■ Goal: Put every line of the listing below into a JSON list of strings, one string per line, leaving out blank lines and the pictures.
##### Input records
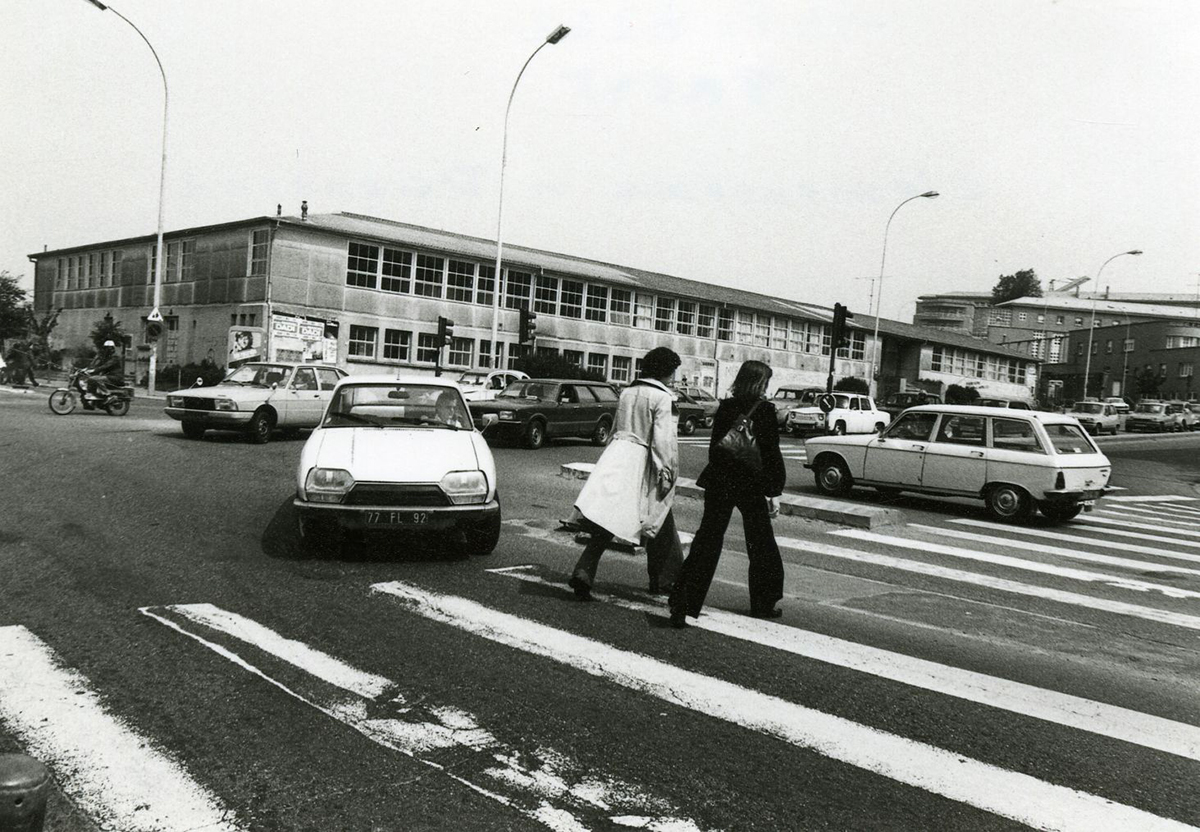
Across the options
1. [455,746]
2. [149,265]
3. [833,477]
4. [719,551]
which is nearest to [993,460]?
[833,477]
##########
■ Result of the task:
[
  "Across the options",
  "1. [455,746]",
  "2. [149,265]",
  "3. [833,477]",
  "4. [719,551]",
  "which is nearest to [993,460]?",
  "[833,477]"
]